▸ **Extracted records**
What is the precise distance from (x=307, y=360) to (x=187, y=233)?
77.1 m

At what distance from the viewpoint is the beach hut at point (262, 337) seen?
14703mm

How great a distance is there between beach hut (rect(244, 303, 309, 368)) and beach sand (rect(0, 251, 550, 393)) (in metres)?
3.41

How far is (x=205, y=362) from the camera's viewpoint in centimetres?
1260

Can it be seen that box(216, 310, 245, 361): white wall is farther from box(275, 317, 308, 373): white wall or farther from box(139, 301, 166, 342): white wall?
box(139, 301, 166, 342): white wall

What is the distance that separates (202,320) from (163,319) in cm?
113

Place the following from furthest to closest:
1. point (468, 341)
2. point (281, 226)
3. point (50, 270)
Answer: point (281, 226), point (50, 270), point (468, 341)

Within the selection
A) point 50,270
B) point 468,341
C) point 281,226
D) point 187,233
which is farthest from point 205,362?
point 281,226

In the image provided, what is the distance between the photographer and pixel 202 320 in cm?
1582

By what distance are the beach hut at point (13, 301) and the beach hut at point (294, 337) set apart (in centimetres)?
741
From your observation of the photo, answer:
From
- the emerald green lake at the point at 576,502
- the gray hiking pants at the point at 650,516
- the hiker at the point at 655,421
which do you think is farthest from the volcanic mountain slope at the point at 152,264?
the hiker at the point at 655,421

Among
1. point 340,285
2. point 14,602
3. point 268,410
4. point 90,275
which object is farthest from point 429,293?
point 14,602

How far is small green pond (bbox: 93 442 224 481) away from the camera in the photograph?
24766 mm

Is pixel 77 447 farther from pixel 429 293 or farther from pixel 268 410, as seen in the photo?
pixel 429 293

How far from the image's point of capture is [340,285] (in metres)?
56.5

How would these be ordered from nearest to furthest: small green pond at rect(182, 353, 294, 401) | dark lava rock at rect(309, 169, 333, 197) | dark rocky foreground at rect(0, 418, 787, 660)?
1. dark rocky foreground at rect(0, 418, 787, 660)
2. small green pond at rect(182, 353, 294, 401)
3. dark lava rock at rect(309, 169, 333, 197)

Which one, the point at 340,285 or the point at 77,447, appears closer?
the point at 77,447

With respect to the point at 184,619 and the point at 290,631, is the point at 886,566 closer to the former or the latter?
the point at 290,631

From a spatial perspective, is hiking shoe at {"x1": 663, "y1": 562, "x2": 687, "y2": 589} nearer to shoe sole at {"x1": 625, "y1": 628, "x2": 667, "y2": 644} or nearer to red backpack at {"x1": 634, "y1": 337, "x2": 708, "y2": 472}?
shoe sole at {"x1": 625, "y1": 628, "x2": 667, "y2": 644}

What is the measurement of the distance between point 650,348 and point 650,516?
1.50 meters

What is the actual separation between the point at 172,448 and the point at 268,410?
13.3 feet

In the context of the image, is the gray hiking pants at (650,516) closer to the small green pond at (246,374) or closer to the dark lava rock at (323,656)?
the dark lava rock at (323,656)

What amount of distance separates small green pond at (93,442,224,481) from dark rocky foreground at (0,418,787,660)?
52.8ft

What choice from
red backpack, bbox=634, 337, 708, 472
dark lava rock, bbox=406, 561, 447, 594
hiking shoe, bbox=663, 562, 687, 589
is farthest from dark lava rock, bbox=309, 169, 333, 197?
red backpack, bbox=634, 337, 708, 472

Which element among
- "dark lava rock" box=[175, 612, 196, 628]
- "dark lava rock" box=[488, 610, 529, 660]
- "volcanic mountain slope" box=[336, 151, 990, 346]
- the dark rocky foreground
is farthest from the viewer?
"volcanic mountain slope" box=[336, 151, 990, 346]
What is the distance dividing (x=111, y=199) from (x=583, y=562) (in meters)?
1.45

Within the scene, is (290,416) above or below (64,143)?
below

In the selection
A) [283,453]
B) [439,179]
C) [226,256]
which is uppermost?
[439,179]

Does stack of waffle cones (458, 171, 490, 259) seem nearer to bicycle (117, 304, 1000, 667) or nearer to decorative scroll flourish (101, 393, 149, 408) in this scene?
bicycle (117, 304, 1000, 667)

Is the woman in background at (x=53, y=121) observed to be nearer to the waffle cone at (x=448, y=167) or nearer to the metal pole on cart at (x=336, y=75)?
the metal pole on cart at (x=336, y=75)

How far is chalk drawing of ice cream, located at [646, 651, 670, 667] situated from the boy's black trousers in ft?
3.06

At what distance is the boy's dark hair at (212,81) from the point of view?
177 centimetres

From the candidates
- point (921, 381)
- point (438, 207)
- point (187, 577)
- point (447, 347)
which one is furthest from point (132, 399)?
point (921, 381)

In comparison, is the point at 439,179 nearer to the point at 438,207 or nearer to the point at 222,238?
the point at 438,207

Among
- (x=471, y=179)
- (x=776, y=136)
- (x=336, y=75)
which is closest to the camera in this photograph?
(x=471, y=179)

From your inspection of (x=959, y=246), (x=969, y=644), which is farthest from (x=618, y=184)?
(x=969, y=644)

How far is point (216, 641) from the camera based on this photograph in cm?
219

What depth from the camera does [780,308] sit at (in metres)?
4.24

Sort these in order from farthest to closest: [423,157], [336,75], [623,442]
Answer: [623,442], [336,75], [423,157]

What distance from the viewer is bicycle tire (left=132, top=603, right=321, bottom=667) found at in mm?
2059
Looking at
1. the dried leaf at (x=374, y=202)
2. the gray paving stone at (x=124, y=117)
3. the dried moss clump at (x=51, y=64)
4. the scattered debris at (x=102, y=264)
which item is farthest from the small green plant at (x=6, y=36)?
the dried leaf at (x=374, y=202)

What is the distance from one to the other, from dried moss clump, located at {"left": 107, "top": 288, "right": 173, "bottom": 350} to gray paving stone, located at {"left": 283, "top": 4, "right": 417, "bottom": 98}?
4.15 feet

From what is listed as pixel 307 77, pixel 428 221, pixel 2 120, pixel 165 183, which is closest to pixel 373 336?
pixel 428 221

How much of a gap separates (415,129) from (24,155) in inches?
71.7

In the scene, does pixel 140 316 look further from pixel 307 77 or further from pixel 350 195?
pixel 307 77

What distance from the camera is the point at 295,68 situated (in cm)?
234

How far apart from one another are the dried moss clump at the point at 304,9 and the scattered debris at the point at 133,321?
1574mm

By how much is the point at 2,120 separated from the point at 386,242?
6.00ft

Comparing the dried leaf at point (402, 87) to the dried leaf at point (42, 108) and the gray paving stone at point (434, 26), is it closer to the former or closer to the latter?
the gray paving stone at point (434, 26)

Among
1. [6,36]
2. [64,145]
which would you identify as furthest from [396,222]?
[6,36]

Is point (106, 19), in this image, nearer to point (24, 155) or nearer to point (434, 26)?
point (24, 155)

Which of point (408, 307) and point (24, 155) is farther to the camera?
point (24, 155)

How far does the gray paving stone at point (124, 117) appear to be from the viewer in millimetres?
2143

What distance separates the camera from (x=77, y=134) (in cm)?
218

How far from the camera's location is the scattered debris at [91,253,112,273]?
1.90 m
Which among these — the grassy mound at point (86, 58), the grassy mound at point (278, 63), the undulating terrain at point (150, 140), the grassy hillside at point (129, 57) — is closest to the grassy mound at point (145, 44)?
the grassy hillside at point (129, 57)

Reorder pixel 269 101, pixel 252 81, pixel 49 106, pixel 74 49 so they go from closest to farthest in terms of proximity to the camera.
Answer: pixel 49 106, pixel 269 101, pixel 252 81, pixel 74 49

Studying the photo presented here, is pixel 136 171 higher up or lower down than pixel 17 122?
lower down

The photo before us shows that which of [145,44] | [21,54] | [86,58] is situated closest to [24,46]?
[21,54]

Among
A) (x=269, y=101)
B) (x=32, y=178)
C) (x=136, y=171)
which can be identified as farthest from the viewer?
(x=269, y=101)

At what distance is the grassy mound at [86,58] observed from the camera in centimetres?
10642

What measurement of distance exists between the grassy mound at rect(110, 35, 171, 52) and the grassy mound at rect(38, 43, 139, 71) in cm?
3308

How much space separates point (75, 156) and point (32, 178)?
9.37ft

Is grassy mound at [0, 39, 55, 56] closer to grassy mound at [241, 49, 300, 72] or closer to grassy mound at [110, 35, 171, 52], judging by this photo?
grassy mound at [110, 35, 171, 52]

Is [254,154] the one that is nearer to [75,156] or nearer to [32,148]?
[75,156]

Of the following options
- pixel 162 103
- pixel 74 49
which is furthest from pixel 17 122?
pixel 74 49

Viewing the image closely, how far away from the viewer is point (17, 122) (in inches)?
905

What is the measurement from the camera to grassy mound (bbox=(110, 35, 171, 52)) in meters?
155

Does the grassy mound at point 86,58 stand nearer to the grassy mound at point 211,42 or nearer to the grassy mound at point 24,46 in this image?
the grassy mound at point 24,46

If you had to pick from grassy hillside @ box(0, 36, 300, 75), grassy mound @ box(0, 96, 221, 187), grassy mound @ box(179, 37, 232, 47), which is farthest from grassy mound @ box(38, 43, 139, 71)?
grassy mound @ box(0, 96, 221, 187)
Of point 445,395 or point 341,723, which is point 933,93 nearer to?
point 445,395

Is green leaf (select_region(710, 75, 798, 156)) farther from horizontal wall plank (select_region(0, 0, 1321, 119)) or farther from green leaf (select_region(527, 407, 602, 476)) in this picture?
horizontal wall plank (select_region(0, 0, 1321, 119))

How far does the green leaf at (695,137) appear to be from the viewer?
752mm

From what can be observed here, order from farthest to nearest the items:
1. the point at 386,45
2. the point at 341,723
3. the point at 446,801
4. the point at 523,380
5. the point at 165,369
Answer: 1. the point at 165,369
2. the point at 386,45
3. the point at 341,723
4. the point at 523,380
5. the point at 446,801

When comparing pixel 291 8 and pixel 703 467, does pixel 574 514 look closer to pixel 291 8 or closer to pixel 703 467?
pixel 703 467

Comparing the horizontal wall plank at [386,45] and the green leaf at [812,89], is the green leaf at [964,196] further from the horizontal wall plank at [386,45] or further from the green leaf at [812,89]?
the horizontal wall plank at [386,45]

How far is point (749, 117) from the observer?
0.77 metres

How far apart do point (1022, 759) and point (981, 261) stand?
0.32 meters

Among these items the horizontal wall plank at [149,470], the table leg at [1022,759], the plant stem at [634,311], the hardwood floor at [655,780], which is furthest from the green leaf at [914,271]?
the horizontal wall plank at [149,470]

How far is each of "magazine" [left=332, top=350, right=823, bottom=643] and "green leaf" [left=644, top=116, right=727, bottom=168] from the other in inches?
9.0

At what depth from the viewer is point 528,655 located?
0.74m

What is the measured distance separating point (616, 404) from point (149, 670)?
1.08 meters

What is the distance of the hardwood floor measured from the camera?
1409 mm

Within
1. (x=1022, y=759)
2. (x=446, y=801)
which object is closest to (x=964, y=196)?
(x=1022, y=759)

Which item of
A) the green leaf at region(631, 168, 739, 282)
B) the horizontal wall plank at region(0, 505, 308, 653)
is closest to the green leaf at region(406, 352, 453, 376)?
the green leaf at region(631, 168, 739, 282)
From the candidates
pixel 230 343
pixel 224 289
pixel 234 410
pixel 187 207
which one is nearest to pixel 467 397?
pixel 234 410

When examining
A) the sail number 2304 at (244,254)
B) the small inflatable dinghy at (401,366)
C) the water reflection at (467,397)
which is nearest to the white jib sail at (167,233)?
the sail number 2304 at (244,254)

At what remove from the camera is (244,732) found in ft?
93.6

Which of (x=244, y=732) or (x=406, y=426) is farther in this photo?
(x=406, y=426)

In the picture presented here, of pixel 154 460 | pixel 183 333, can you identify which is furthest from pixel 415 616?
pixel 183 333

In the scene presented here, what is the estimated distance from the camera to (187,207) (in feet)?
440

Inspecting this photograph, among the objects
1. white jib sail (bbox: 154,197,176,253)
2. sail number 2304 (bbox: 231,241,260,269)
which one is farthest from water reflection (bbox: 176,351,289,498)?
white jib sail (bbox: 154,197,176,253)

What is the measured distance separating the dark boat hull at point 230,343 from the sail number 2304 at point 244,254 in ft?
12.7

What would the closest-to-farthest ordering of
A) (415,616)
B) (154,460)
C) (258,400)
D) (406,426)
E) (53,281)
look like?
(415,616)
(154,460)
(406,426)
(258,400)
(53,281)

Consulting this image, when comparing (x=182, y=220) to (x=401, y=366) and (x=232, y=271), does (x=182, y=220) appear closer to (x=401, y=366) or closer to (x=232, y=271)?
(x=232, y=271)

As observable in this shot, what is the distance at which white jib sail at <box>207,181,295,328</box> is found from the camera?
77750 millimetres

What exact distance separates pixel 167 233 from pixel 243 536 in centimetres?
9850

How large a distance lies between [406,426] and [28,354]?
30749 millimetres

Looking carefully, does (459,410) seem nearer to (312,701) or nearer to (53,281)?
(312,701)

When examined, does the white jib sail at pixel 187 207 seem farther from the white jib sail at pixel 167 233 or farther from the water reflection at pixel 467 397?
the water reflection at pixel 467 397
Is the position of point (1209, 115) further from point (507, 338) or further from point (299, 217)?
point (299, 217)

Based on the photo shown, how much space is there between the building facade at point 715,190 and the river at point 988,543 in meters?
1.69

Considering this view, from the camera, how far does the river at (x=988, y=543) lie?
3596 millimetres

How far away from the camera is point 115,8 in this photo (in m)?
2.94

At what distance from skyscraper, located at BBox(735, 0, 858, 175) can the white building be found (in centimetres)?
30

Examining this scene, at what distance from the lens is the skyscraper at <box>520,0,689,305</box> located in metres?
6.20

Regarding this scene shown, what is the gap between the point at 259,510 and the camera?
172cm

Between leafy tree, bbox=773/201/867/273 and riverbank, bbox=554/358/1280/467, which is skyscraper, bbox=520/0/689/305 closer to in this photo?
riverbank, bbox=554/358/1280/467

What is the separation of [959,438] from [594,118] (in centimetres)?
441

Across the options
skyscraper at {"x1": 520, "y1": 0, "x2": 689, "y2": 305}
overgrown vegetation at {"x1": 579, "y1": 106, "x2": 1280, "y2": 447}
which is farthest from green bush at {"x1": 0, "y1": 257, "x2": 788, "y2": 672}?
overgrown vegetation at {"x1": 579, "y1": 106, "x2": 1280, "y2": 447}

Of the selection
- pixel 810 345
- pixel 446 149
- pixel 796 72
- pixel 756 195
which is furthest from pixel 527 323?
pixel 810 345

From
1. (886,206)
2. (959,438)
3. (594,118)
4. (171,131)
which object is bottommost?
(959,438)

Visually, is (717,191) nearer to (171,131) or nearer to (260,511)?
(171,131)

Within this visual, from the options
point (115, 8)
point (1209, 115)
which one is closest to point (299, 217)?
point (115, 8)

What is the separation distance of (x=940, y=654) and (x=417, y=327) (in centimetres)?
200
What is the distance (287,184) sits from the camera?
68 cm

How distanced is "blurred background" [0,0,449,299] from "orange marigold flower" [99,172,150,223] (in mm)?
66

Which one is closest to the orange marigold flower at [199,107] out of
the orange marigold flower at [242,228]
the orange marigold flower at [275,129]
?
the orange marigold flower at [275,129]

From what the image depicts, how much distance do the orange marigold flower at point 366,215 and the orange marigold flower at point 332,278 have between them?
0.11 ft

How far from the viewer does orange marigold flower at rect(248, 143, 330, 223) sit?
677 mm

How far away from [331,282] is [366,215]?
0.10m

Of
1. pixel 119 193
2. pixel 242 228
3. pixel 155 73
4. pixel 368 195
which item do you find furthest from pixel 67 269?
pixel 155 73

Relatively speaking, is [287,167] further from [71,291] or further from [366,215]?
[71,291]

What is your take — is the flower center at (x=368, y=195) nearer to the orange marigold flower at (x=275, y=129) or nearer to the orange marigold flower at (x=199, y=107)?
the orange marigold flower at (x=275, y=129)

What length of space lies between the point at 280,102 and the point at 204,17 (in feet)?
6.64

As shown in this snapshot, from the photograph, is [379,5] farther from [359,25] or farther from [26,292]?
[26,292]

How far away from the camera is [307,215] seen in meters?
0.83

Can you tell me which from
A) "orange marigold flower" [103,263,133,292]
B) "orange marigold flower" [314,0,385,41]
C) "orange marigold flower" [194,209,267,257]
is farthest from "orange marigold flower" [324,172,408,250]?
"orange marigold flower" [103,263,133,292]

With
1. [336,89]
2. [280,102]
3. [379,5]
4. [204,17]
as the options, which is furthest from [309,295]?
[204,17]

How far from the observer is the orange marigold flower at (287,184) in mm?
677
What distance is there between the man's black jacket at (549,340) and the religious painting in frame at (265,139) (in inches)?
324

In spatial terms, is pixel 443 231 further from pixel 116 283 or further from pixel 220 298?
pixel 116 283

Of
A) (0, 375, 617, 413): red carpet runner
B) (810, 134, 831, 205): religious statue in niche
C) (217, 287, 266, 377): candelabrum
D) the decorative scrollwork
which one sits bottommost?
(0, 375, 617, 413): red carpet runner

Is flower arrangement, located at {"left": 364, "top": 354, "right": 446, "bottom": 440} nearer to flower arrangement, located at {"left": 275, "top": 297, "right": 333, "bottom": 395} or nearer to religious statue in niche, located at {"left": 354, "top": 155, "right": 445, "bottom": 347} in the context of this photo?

▸ **The problem**
Starting at the line that contains "How far from the observer", write out every line to the end of the entries, exactly as given.

▸ **Reply**
How far from the observer is the orange marigold flower at (287,184) in mm?
677
What distance is there between the man's black jacket at (549,340) and the religious painting in frame at (265,139) (in inches)?
324

In spatial terms, is pixel 443 231 further from pixel 116 283 or further from pixel 220 298?
pixel 116 283

Of
A) (0, 375, 617, 413): red carpet runner
B) (810, 134, 831, 205): religious statue in niche
C) (217, 287, 266, 377): candelabrum
D) the decorative scrollwork
which one sits bottommost?
(0, 375, 617, 413): red carpet runner

Is flower arrangement, located at {"left": 364, "top": 354, "right": 446, "bottom": 440} nearer to flower arrangement, located at {"left": 275, "top": 297, "right": 333, "bottom": 395} or nearer to religious statue in niche, located at {"left": 354, "top": 155, "right": 445, "bottom": 347} in the context of this photo?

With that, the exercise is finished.